* Start EXERCISE DATA *
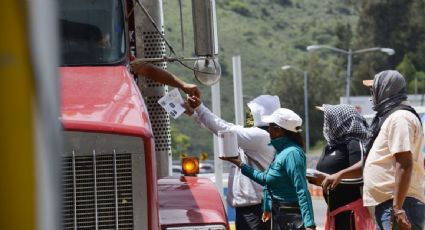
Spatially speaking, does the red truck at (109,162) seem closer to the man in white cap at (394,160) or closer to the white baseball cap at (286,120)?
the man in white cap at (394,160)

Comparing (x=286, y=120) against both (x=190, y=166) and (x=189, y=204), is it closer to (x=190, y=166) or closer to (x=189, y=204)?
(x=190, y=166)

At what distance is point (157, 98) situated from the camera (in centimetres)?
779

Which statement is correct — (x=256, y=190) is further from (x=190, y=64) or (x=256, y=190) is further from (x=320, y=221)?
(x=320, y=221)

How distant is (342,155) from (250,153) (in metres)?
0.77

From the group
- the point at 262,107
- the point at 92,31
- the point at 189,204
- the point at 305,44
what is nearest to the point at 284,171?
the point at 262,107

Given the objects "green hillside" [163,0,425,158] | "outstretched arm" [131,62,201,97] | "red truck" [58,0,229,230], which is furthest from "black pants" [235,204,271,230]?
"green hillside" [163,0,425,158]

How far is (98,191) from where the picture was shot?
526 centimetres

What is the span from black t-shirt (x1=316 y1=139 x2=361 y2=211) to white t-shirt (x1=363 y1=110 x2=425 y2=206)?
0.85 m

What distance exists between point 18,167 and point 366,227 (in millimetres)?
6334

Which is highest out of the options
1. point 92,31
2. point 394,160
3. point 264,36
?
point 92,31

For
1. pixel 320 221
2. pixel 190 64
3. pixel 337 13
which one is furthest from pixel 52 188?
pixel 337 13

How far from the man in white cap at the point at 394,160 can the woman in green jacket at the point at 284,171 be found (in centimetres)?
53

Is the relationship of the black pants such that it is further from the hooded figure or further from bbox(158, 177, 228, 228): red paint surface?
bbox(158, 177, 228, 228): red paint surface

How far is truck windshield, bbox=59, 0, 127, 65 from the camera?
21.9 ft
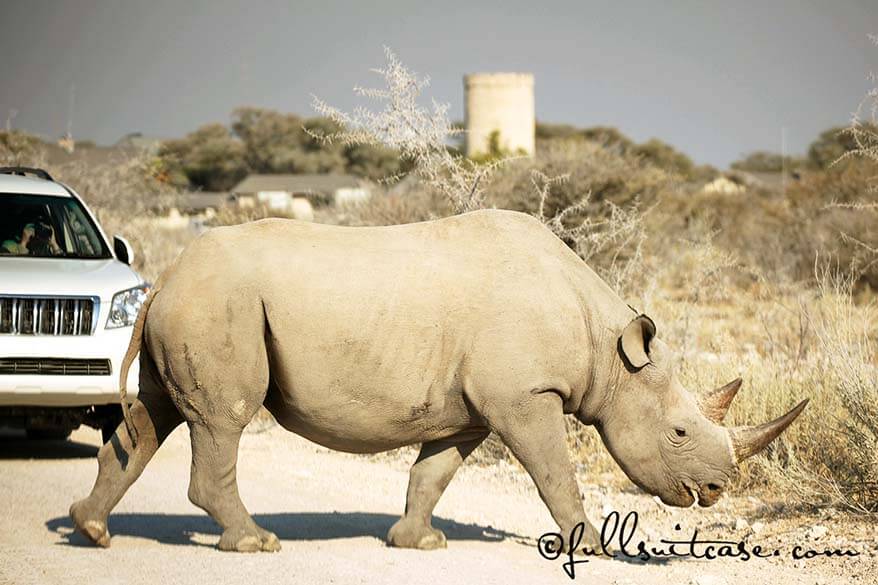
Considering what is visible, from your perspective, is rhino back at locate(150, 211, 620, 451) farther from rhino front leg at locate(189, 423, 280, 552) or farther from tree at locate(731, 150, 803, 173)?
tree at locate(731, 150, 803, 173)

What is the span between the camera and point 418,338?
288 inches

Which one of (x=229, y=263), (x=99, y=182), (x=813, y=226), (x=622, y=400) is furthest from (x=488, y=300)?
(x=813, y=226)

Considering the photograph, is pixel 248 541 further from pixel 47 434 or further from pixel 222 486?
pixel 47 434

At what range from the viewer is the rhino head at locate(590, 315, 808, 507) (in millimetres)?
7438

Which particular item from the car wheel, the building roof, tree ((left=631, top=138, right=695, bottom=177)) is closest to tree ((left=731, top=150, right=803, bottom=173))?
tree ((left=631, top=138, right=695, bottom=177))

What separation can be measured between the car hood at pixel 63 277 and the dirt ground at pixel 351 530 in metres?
* End EXERCISE DATA *
Render as a Markdown table with the columns "Row" and "Line" everything in the records from the line containing "Considering the photograph, is" down to the end of the records, numbering each line and omitting blank lines.

COMPLETED TASK >>
| Row | Line |
|---|---|
| 1 | Considering the photograph, is pixel 248 541 further from pixel 47 434 or further from pixel 222 486? |
| 2 | pixel 47 434 |
| 3 | At what range from the viewer is the rhino head at locate(590, 315, 808, 507) (in millimetres)? |
| 4 | 7438 |
| 5 | Which particular item from the car wheel, the building roof, tree ((left=631, top=138, right=695, bottom=177)) is closest to tree ((left=731, top=150, right=803, bottom=173))? |
| 6 | tree ((left=631, top=138, right=695, bottom=177)) |
| 7 | What separation can be measured between the car hood at pixel 63 277 and the dirt ground at pixel 351 530 in metres? |